» **Requirements**
Give all of the lines again exactly as they read.
──────── Stored records ────────
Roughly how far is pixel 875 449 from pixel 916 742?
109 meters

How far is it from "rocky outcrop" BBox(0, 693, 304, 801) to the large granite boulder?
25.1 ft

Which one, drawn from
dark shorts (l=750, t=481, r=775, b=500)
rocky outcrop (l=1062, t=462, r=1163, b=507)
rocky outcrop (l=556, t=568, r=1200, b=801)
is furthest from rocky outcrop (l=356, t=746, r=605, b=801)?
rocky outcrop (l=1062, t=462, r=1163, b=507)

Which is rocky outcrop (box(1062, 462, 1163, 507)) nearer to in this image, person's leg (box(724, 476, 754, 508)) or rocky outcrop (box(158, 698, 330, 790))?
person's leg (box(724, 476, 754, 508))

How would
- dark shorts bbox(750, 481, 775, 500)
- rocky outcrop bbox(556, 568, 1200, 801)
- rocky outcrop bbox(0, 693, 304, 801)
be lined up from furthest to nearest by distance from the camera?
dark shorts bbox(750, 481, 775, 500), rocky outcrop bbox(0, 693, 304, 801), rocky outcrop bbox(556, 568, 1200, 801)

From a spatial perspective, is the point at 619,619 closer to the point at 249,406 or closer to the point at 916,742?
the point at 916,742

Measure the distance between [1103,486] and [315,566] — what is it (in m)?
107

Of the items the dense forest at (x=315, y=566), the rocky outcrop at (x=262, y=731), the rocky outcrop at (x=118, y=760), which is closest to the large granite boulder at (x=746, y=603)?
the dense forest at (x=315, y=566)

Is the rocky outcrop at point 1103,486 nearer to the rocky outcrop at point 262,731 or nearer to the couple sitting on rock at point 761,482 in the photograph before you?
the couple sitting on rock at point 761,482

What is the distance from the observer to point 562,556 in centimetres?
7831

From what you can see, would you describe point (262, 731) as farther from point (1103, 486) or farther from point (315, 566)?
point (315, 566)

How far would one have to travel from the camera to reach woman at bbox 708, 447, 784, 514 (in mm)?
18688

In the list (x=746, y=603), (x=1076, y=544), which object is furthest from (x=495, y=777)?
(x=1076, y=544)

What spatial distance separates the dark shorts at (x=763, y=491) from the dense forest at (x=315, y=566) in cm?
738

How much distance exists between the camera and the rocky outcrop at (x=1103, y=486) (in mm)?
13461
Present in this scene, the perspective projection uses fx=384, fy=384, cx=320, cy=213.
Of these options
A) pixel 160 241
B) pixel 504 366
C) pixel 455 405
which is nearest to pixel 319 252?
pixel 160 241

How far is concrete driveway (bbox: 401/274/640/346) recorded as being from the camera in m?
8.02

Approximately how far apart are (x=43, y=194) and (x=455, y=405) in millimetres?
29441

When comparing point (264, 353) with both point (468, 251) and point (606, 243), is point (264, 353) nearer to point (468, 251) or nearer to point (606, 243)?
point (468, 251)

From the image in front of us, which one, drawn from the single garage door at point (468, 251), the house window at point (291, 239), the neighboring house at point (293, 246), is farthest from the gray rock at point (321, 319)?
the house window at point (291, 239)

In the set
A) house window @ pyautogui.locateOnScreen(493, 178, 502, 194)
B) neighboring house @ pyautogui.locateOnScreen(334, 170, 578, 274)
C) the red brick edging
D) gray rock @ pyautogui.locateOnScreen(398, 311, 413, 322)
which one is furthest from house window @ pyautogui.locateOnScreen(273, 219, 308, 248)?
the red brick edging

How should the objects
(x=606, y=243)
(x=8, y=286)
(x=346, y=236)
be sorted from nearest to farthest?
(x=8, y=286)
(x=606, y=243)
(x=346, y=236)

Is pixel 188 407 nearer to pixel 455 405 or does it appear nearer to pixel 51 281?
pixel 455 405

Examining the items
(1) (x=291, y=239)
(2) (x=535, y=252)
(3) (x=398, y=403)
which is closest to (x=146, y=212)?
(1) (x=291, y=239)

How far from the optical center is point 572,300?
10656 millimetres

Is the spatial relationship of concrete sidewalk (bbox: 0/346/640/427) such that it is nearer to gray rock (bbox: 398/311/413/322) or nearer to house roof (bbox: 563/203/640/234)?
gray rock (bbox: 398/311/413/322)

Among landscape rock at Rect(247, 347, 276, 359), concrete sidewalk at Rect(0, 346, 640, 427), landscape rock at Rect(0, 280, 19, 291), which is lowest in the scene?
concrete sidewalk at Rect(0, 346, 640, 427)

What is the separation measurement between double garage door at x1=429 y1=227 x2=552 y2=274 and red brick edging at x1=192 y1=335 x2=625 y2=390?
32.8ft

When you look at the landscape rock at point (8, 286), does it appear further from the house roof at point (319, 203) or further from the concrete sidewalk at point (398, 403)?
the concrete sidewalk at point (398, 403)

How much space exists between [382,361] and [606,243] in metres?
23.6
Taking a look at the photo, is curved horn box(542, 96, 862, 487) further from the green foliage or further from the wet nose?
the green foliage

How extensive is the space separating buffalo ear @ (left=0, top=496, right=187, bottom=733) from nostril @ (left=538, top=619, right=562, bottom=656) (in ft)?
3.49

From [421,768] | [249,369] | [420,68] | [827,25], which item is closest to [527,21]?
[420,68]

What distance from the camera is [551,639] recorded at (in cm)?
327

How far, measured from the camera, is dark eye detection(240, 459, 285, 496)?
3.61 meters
────────
» **Result of the task**
Roughly how far is pixel 875 449 from pixel 916 742?
109 meters

How far is it from "rocky outcrop" BBox(0, 693, 304, 801) to the large granite boulder?
25.1 ft

Which one, drawn from
dark shorts (l=750, t=481, r=775, b=500)
rocky outcrop (l=1062, t=462, r=1163, b=507)
rocky outcrop (l=556, t=568, r=1200, b=801)
is furthest from rocky outcrop (l=356, t=746, r=605, b=801)?
rocky outcrop (l=1062, t=462, r=1163, b=507)

Which is rocky outcrop (box(1062, 462, 1163, 507)) nearer to in this image, person's leg (box(724, 476, 754, 508)) or rocky outcrop (box(158, 698, 330, 790))?
person's leg (box(724, 476, 754, 508))

How would
- dark shorts bbox(750, 481, 775, 500)
- rocky outcrop bbox(556, 568, 1200, 801)
- rocky outcrop bbox(0, 693, 304, 801)
be lined up from furthest to nearest by distance from the camera?
dark shorts bbox(750, 481, 775, 500), rocky outcrop bbox(0, 693, 304, 801), rocky outcrop bbox(556, 568, 1200, 801)

From a spatial perspective, is the point at 619,619 closer to the point at 249,406 or closer to the point at 916,742?
the point at 916,742

Measure the distance between [1103,486] and [315,566] — what is it (in m)?
107

Of the items the dense forest at (x=315, y=566), the rocky outcrop at (x=262, y=731), the rocky outcrop at (x=118, y=760), which is closest to the large granite boulder at (x=746, y=603)?
the dense forest at (x=315, y=566)

Is the rocky outcrop at point 1103,486 nearer to the rocky outcrop at point 262,731 or nearer to the couple sitting on rock at point 761,482 in the photograph before you?
the couple sitting on rock at point 761,482

What is the distance from the observer to point 562,556 in centimetres?
7831

From what you can see, would you describe point (262, 731) as farther from point (1103, 486) or farther from point (315, 566)?
point (315, 566)

How far would one have to travel from the camera to reach woman at bbox 708, 447, 784, 514 (in mm)?
18688

In the list (x=746, y=603), (x=1076, y=544), which object is furthest from (x=495, y=777)?
(x=1076, y=544)

What spatial distance separates the dark shorts at (x=763, y=491) from the dense forest at (x=315, y=566) in cm?
738

How much distance exists between the camera and the rocky outcrop at (x=1103, y=486) (in mm)?
13461
Present in this scene, the perspective projection uses fx=384, fy=384, cx=320, cy=213.
Of these options
A) pixel 160 241
B) pixel 504 366
C) pixel 455 405
which is nearest to pixel 319 252?
pixel 160 241

How far is concrete driveway (bbox: 401/274/640/346) recorded as being from the camera in m?
8.02

Approximately how far apart are (x=43, y=194) and (x=455, y=405) in millimetres?
29441

When comparing point (264, 353) with both point (468, 251) and point (606, 243), is point (264, 353) nearer to point (468, 251) or nearer to point (606, 243)?
point (468, 251)

From the image in front of us, which one, drawn from the single garage door at point (468, 251), the house window at point (291, 239), the neighboring house at point (293, 246), is farthest from the gray rock at point (321, 319)?
the house window at point (291, 239)

In the set
A) house window @ pyautogui.locateOnScreen(493, 178, 502, 194)
B) neighboring house @ pyautogui.locateOnScreen(334, 170, 578, 274)
C) the red brick edging
D) gray rock @ pyautogui.locateOnScreen(398, 311, 413, 322)
which one is furthest from house window @ pyautogui.locateOnScreen(273, 219, 308, 248)?
the red brick edging

How should the objects
(x=606, y=243)
(x=8, y=286)
(x=346, y=236)
be sorted from nearest to farthest?
(x=8, y=286)
(x=606, y=243)
(x=346, y=236)

Is pixel 188 407 nearer to pixel 455 405 or does it appear nearer to pixel 51 281?
pixel 455 405

Examining the items
(1) (x=291, y=239)
(2) (x=535, y=252)
(3) (x=398, y=403)
which is closest to (x=146, y=212)?
(1) (x=291, y=239)

How far from the optical center is point 572,300?
10656 millimetres

Is the spatial relationship of concrete sidewalk (bbox: 0/346/640/427) such that it is nearer to gray rock (bbox: 398/311/413/322) or nearer to house roof (bbox: 563/203/640/234)?
gray rock (bbox: 398/311/413/322)

Among landscape rock at Rect(247, 347, 276, 359), concrete sidewalk at Rect(0, 346, 640, 427), landscape rock at Rect(0, 280, 19, 291), which is lowest in the scene?
concrete sidewalk at Rect(0, 346, 640, 427)

What is the separation measurement between double garage door at x1=429 y1=227 x2=552 y2=274 and red brick edging at x1=192 y1=335 x2=625 y2=390?
32.8ft

When you look at the landscape rock at point (8, 286), does it appear further from the house roof at point (319, 203) or further from the concrete sidewalk at point (398, 403)?
the concrete sidewalk at point (398, 403)

How much space exists between [382,361] and [606,243] in metres?
23.6
Taking a look at the photo, is curved horn box(542, 96, 862, 487) further from the green foliage or further from the wet nose?
the green foliage

How extensive is the space separating buffalo ear @ (left=0, top=496, right=187, bottom=733) from nostril @ (left=538, top=619, right=562, bottom=656) (in ft)?
3.49

From [421,768] | [249,369] | [420,68] | [827,25], which item is closest to [527,21]?
[420,68]

What distance from the camera is [551,639] recorded at (in cm)?
327

How far, measured from the camera, is dark eye detection(240, 459, 285, 496)?
3.61 meters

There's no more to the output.